-- Prompt --
What you return must match the entries exactly, except that the pictures are gone.

-- Input material --

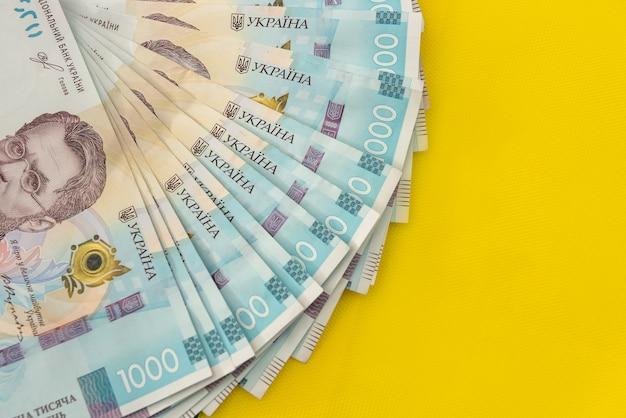 黄青色の背景にウクライナの1000の新しい紙幣。節約とお金の概念。ウクライナのお金。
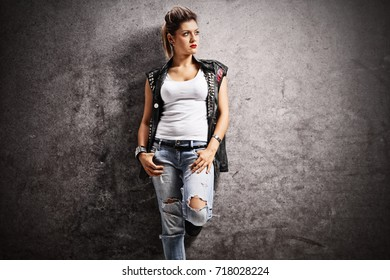 Punk girl leaning against a rusty gray wall and looking away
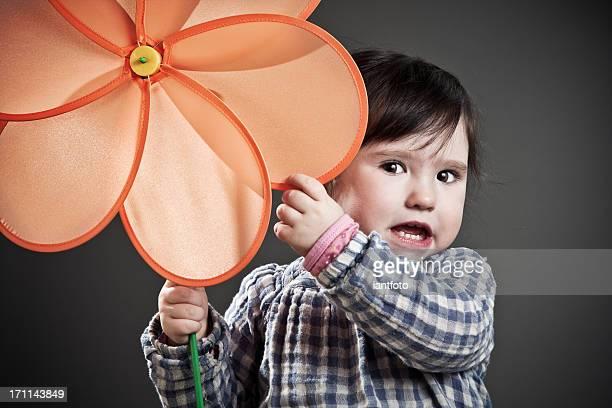 Toddler and orange flower.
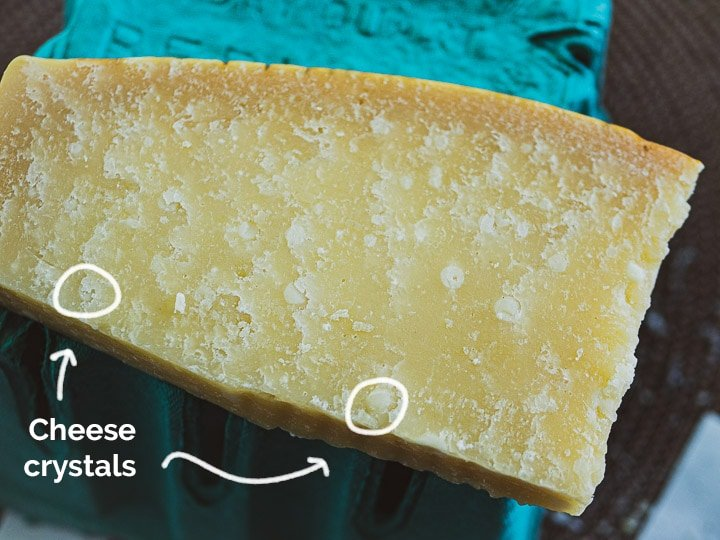 A view of a wedge of Parmigiano-Reggiano showing the granular texture with deep cheese crystals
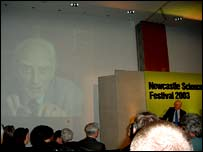 James Watson listens as his colleague Francis Crick talks by video-link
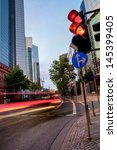 city street in the evening in the city of Frankfurt, Germany, with light trails of driving cars - stock photo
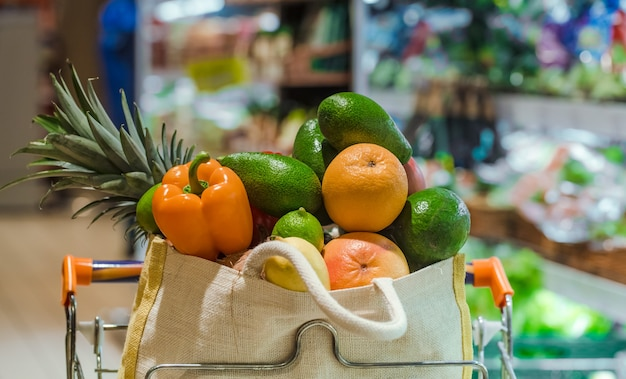 Eco bag with different fruits and vegetables. shopping in the supermarket. Free Photo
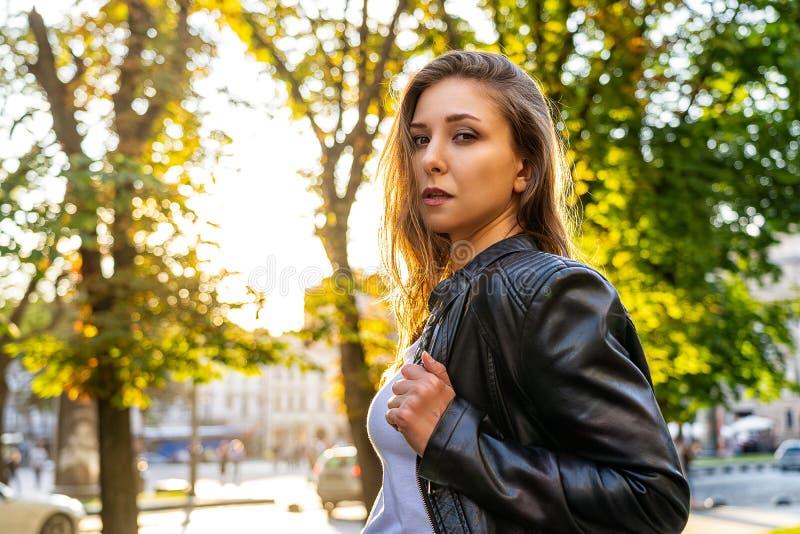 Mulher 'sexy' no casaco de cabedal preto na rua com sol do luminoso Fotografia da forma da rua foto de stock royalty free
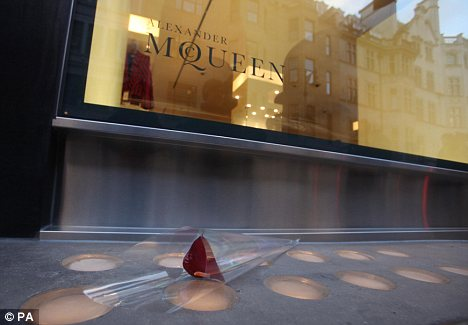 A single rose left outside the Alexander McQueen store in Old Bond Street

-- Exercise solution --
 黄青色の背景にウクライナの1000の新しい紙幣。節約とお金の概念。ウクライナのお金。
 Punk girl leaning against a rusty gray wall and looking away
 Toddler and orange flower.
 A view of a wedge of Parmigiano-Reggiano showing the granular texture with deep cheese crystals
 James Watson listens as his colleague Francis Crick talks by video-link
 city street in the evening in the city of Frankfurt, Germany, with light trails of driving cars - stock photo
 Eco bag with different fruits and vegetables. shopping in the supermarket. Free Photo
 Mulher 'sexy' no casaco de cabedal preto na rua com sol do luminoso Fotografia da forma da rua foto de stock royalty free
 A single rose left outside the Alexander McQueen store in Old Bond Street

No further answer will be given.